(Entries taken from a collection)
>>>>>
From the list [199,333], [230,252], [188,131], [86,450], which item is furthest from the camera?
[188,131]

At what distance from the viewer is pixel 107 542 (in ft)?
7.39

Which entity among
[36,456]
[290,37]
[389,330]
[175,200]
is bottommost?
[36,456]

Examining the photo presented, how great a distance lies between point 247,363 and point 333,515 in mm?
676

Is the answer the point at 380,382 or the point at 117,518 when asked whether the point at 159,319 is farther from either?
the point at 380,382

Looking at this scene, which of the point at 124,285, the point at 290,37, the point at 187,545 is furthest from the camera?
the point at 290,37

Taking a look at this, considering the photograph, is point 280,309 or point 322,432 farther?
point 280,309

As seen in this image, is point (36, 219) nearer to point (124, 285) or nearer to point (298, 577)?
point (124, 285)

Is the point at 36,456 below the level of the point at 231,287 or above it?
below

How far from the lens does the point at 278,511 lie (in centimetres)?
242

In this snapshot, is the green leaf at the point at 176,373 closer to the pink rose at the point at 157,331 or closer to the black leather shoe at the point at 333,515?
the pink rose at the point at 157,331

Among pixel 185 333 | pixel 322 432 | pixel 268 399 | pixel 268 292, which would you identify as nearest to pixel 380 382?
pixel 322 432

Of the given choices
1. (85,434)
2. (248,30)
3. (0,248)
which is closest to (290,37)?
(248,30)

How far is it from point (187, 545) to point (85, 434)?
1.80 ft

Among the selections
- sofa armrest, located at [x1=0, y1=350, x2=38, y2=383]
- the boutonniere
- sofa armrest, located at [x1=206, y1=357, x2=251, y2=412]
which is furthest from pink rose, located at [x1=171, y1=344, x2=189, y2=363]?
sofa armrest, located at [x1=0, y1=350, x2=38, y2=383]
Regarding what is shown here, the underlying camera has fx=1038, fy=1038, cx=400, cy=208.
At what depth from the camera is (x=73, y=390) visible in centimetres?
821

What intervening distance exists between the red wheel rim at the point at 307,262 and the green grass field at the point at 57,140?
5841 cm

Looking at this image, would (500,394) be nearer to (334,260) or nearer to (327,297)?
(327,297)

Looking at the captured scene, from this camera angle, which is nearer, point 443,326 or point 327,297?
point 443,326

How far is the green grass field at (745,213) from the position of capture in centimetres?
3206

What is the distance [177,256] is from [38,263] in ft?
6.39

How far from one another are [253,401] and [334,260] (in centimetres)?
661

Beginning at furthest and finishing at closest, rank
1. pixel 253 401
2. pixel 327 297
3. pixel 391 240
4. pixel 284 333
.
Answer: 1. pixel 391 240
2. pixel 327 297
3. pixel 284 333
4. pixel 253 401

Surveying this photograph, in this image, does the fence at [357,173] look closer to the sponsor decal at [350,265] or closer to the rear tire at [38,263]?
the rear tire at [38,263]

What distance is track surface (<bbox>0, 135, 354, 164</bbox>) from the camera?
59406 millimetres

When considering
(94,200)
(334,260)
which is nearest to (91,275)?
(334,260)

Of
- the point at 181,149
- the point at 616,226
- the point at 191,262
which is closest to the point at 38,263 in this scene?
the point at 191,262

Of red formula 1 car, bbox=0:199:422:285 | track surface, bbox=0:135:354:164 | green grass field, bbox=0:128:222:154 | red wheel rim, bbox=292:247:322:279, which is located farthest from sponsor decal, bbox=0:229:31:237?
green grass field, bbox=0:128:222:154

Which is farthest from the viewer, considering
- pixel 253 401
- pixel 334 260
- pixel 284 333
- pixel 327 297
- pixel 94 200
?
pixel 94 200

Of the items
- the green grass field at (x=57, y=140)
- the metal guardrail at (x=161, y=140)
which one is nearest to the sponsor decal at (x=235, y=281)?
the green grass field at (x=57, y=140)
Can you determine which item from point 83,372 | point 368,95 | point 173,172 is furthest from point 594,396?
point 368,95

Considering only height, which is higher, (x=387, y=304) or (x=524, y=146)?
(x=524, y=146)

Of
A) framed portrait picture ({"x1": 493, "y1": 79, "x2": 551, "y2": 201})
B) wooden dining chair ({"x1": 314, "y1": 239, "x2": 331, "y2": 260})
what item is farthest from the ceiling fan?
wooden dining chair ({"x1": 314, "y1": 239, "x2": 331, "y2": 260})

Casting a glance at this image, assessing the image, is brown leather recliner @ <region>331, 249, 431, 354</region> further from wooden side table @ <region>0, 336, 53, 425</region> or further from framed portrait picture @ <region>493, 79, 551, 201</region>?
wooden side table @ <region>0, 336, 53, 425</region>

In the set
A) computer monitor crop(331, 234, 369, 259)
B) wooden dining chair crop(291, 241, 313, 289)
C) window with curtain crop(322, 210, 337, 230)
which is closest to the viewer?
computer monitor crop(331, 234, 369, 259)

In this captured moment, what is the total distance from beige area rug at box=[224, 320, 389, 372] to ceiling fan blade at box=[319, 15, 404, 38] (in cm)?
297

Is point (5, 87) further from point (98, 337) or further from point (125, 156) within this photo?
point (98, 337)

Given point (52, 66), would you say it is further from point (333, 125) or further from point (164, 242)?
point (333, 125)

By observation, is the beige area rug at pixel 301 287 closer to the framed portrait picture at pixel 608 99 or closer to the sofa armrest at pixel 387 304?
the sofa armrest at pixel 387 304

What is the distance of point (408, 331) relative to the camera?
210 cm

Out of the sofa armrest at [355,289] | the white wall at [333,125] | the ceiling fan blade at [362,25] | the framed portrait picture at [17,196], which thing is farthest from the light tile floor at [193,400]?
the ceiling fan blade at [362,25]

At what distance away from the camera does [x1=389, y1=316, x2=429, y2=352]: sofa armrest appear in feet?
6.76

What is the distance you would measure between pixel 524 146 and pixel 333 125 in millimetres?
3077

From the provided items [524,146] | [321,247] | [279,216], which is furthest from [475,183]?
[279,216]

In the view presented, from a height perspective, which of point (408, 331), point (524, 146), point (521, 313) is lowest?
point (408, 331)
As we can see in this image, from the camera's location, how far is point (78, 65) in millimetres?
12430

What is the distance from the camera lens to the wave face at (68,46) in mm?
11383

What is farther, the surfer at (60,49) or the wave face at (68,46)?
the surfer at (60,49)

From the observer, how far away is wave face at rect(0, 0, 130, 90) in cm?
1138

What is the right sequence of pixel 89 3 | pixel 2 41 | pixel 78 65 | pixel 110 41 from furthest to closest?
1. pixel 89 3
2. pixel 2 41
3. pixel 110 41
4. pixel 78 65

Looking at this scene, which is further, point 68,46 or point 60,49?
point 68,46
<<<<<
WHAT IS EXPECTED ->
Can you change each "furthest" in the entries above to "farthest" and give the entries back with nothing else altered?

FULL ANSWER ->
From the list [199,333], [230,252], [188,131], [86,450], which item is farthest from the camera?
[188,131]

At what distance from the viewer is pixel 107 542 (in ft)?
7.39

Which entity among
[36,456]
[290,37]
[389,330]
[175,200]
is bottommost?
[36,456]

Examining the photo presented, how great a distance lies between point 247,363 and point 333,515 in mm?
676

Is the answer the point at 380,382 or the point at 117,518 when asked whether the point at 159,319 is farther from either?
the point at 380,382

Looking at this scene, which of the point at 124,285, the point at 290,37, the point at 187,545 is farthest from the camera?
the point at 290,37

Taking a look at this, considering the photograph, is point 280,309 or point 322,432 farther?
point 280,309

As seen in this image, is point (36, 219) nearer to point (124, 285) or nearer to point (298, 577)?
point (124, 285)

Is the point at 36,456 below the level of the point at 231,287 or above it?
below

How far from the lens does the point at 278,511 lie (in centimetres)?
242

In this snapshot, is the green leaf at the point at 176,373 closer to the pink rose at the point at 157,331 or closer to the black leather shoe at the point at 333,515?
the pink rose at the point at 157,331

Among pixel 185 333 | pixel 322 432 | pixel 268 399 | pixel 268 292, which would you identify as nearest to pixel 380 382?
pixel 322 432

Of the given choices
1. (85,434)
2. (248,30)
3. (0,248)
which is closest to (290,37)?
(248,30)

How far is it from point (187, 545) to point (85, 434)?
1.80 ft

Among the selections
- sofa armrest, located at [x1=0, y1=350, x2=38, y2=383]
- the boutonniere
- sofa armrest, located at [x1=206, y1=357, x2=251, y2=412]
which is farthest from pink rose, located at [x1=171, y1=344, x2=189, y2=363]?
sofa armrest, located at [x1=0, y1=350, x2=38, y2=383]
Regarding what is shown here, the underlying camera has fx=1038, fy=1038, cx=400, cy=208.
At what depth from the camera is (x=73, y=390) visible in centimetres?
821

What intervening distance exists between the red wheel rim at the point at 307,262 and the green grass field at the point at 57,140?
5841 cm

Looking at this image, would (500,394) be nearer to (334,260) or nearer to (327,297)?
(327,297)

Looking at the captured scene, from this camera angle, which is nearer, point 443,326 or point 327,297?
point 443,326

How far is the green grass field at (745,213) from the position of capture in centimetres?
3206

What is the distance [177,256] is from [38,263] in ft?
6.39

How far from one another are [253,401] and [334,260] (in centimetres)?
661

Beginning at farthest and finishing at closest, rank
1. pixel 253 401
2. pixel 327 297
3. pixel 391 240
4. pixel 284 333
.
Answer: 1. pixel 391 240
2. pixel 327 297
3. pixel 284 333
4. pixel 253 401

Surveying this photograph, in this image, does the fence at [357,173] look closer to the sponsor decal at [350,265] or closer to the rear tire at [38,263]?
the rear tire at [38,263]

What distance is track surface (<bbox>0, 135, 354, 164</bbox>) from the camera?
59406 millimetres

When considering
(94,200)
(334,260)
which is nearest to (91,275)?
(334,260)

Of
- the point at 181,149
- the point at 616,226
- the point at 191,262
which is closest to the point at 38,263 in this scene?
the point at 191,262

Of red formula 1 car, bbox=0:199:422:285 | track surface, bbox=0:135:354:164 | green grass field, bbox=0:128:222:154 | red wheel rim, bbox=292:247:322:279, which is located farthest from sponsor decal, bbox=0:229:31:237?
green grass field, bbox=0:128:222:154

Which is farthest from the viewer, considering
- pixel 253 401
- pixel 334 260
- pixel 284 333
- pixel 327 297
- pixel 94 200
?
pixel 94 200

Of the items
- the green grass field at (x=57, y=140)
- the metal guardrail at (x=161, y=140)
which one is nearest to the sponsor decal at (x=235, y=281)?
the green grass field at (x=57, y=140)
Can you determine which item from point 83,372 | point 368,95 | point 173,172 is farthest from point 594,396?
point 368,95

Considering only height, which is higher, (x=387, y=304) or (x=524, y=146)?
(x=524, y=146)

Of
A) framed portrait picture ({"x1": 493, "y1": 79, "x2": 551, "y2": 201})
B) wooden dining chair ({"x1": 314, "y1": 239, "x2": 331, "y2": 260})
what item is farthest from the ceiling fan?
wooden dining chair ({"x1": 314, "y1": 239, "x2": 331, "y2": 260})

Casting a glance at this image, assessing the image, is brown leather recliner @ <region>331, 249, 431, 354</region> further from wooden side table @ <region>0, 336, 53, 425</region> or further from framed portrait picture @ <region>493, 79, 551, 201</region>?
wooden side table @ <region>0, 336, 53, 425</region>

In the set
A) computer monitor crop(331, 234, 369, 259)
B) wooden dining chair crop(291, 241, 313, 289)
C) window with curtain crop(322, 210, 337, 230)
which is closest to the viewer?
computer monitor crop(331, 234, 369, 259)

In this captured moment, what is the total distance from beige area rug at box=[224, 320, 389, 372] to ceiling fan blade at box=[319, 15, 404, 38] (in cm)?
297

Is point (5, 87) further from point (98, 337) or further from point (125, 156) within this photo?
point (98, 337)

Given point (52, 66), would you say it is further from point (333, 125) or further from point (164, 242)?
point (333, 125)

By observation, is the beige area rug at pixel 301 287 closer to the framed portrait picture at pixel 608 99 or closer to the sofa armrest at pixel 387 304?
the sofa armrest at pixel 387 304

What is the distance of point (408, 331) relative to the camera?
210 cm

Out of the sofa armrest at [355,289] | the white wall at [333,125] | the ceiling fan blade at [362,25] | the framed portrait picture at [17,196], which thing is farthest from the light tile floor at [193,400]?
the ceiling fan blade at [362,25]

At what distance away from the camera does [x1=389, y1=316, x2=429, y2=352]: sofa armrest appear in feet?
6.76

What is the distance you would measure between pixel 524 146 and pixel 333 125 in millimetres?
3077

From the provided items [524,146] | [321,247] | [279,216], which is farthest from [475,183]?
[279,216]

In the view presented, from a height perspective, which of point (408, 331), point (524, 146), point (521, 313) is lowest?
point (408, 331)
As we can see in this image, from the camera's location, how far is point (78, 65) in millimetres?
12430

What is the distance from the camera lens to the wave face at (68,46) in mm?
11383

What is farther, the surfer at (60,49) or the wave face at (68,46)?
the surfer at (60,49)

From the observer, how far away is wave face at rect(0, 0, 130, 90) in cm?
1138

What is the right sequence of pixel 89 3 | pixel 2 41 | pixel 78 65 | pixel 110 41 from farthest to closest?
1. pixel 89 3
2. pixel 2 41
3. pixel 110 41
4. pixel 78 65

Looking at this scene, which is further, point 68,46 or point 60,49?
point 68,46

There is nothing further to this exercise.